Scene-based reasoning entries:
-----

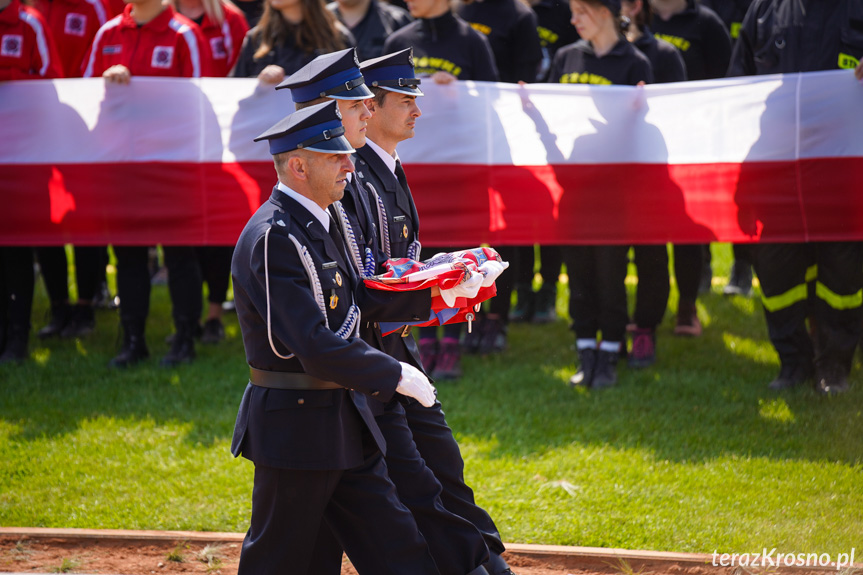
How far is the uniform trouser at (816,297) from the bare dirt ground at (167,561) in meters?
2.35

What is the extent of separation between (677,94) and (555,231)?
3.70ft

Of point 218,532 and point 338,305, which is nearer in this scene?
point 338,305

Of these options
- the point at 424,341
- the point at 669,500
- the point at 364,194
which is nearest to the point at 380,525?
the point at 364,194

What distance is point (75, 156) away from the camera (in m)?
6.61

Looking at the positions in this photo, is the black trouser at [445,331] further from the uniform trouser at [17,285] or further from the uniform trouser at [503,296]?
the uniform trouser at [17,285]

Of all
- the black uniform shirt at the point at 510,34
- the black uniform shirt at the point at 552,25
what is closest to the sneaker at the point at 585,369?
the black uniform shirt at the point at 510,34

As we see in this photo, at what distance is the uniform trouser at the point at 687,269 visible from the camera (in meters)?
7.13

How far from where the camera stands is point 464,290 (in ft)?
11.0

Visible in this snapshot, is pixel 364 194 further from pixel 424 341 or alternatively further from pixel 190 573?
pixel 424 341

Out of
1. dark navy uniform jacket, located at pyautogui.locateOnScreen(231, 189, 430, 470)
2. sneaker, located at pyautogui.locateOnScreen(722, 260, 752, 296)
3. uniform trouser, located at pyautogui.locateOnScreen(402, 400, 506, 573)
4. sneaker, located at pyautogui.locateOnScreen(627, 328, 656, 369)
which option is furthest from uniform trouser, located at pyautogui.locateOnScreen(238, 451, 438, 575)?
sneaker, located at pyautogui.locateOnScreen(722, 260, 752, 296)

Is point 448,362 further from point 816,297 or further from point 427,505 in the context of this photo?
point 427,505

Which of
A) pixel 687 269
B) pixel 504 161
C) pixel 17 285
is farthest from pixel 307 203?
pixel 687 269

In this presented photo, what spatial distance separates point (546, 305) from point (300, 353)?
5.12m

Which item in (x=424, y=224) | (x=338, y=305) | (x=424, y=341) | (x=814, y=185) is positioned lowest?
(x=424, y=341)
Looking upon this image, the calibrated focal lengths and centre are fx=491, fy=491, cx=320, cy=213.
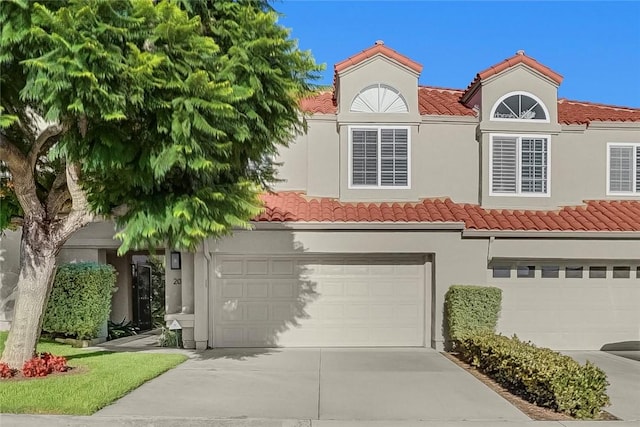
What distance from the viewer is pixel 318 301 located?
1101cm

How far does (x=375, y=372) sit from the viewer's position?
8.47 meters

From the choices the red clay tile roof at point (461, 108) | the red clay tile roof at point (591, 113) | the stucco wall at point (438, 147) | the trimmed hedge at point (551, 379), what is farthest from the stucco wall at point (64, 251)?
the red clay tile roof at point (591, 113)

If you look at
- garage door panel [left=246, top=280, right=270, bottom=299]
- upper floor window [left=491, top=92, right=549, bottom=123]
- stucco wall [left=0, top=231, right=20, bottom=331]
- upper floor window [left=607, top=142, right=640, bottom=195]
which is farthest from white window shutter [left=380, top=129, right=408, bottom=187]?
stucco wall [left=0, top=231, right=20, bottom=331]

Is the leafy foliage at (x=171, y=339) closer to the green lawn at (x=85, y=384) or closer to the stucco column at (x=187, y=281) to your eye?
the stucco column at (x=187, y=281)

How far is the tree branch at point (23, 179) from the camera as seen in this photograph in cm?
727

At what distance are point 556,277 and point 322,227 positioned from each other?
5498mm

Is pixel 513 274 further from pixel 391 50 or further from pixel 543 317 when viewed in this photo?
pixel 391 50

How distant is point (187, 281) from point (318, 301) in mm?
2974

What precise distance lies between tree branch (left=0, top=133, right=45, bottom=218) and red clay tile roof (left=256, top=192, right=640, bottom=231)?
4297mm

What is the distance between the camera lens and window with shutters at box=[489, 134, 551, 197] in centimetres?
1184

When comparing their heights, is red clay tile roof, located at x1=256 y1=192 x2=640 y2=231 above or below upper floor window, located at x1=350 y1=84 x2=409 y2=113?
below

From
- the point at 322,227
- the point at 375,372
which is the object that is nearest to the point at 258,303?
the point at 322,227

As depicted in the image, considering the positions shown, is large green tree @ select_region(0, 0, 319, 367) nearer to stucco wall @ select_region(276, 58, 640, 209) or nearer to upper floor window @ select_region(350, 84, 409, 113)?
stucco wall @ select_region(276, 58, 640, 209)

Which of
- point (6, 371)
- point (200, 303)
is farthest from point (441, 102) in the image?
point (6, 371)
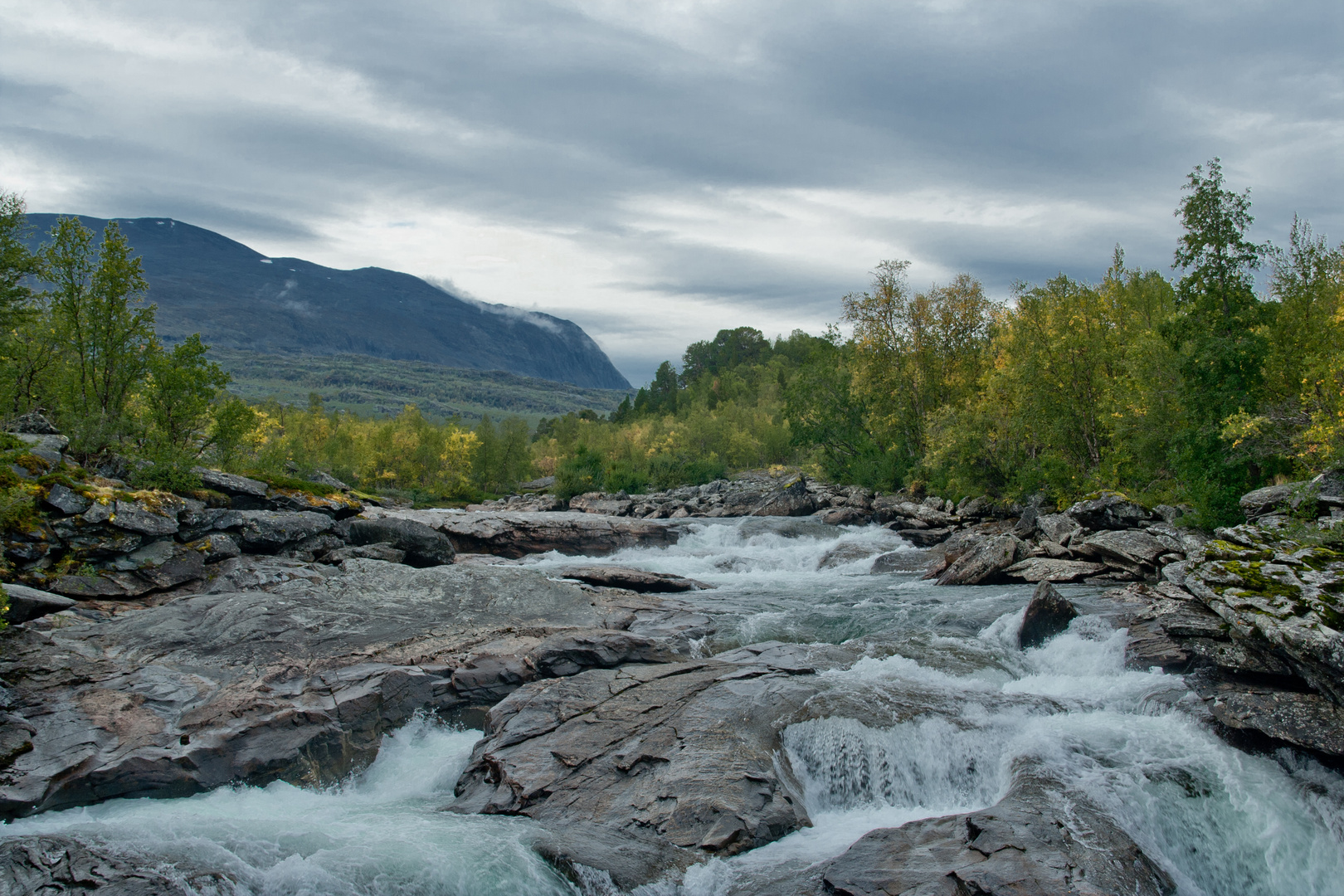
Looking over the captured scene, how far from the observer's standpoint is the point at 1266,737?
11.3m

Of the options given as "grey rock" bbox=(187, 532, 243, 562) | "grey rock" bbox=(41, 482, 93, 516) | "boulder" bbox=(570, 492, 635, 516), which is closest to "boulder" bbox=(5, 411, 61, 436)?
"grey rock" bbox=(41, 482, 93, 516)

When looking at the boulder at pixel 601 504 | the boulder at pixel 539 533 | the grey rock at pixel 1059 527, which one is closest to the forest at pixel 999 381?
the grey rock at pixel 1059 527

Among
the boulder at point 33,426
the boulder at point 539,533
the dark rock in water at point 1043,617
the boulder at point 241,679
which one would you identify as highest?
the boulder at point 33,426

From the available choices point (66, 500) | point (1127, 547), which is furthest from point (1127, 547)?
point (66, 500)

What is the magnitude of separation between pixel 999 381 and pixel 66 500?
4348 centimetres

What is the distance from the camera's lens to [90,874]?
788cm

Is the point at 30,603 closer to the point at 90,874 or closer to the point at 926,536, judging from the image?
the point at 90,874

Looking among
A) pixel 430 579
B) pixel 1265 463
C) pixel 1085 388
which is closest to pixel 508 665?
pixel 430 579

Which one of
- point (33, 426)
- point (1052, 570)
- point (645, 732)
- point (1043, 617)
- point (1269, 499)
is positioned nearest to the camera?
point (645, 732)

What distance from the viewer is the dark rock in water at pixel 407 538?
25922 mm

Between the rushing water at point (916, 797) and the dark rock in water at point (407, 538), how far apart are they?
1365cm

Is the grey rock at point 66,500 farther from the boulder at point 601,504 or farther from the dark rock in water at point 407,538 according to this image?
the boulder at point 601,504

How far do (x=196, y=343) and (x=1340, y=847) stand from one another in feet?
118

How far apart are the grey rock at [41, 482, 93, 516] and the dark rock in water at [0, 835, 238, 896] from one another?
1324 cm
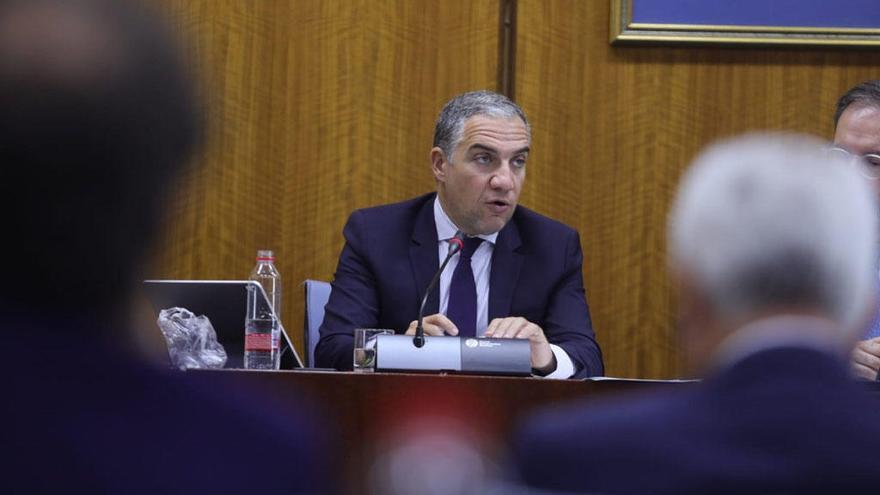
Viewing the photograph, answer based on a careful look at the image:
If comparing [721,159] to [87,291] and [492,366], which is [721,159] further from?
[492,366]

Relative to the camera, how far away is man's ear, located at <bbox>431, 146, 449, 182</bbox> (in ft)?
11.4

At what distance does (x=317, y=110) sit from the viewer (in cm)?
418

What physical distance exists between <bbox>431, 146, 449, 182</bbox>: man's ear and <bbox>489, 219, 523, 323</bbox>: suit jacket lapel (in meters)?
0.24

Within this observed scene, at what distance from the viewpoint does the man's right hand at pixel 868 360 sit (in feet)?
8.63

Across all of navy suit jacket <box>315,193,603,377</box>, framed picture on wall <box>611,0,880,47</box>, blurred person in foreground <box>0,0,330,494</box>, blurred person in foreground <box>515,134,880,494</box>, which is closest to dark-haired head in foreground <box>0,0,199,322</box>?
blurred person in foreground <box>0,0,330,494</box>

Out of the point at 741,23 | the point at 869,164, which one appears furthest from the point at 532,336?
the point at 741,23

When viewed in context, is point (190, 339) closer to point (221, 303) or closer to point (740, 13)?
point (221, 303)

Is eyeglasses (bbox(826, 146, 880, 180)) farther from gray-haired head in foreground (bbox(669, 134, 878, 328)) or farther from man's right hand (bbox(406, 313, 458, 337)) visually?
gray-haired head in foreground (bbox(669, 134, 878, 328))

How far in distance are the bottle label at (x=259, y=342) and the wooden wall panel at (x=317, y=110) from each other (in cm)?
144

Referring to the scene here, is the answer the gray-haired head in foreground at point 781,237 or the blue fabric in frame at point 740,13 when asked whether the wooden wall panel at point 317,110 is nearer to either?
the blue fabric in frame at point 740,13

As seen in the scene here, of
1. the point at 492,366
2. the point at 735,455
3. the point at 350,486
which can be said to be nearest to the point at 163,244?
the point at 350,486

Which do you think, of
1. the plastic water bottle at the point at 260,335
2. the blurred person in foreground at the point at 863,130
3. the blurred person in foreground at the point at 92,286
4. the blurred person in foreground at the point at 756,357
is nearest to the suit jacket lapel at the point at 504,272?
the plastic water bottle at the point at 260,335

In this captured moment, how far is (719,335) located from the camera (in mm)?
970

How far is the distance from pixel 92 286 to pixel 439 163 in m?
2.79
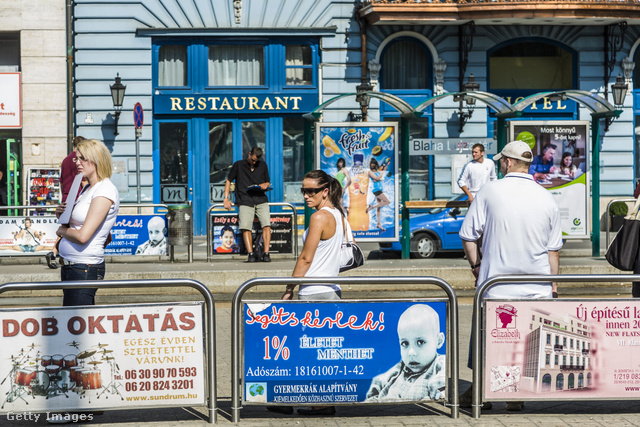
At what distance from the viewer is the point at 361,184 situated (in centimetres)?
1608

-----

WRITTEN INSTRUCTION>
Please copy out, word for word, the part of the entries that opens with the line containing "In this presented" and closes with the line containing "8.47 meters", including both of those lines. Leave the pictures out of your answer.

TASK OUTPUT>
In this presented photo, what spatial distance separates point (546, 305) from point (300, 353)?
5.12m

Which item in (x=424, y=224) | (x=338, y=305) | (x=424, y=341) | (x=814, y=185) is positioned lowest?
(x=424, y=341)
Looking upon this image, the calibrated focal lengths and centre are fx=491, fy=491, cx=320, cy=213.
What distance from the viewer is pixel 318 301 located?
1101cm

How far does (x=375, y=372) sit from the viewer's position?
8.47 meters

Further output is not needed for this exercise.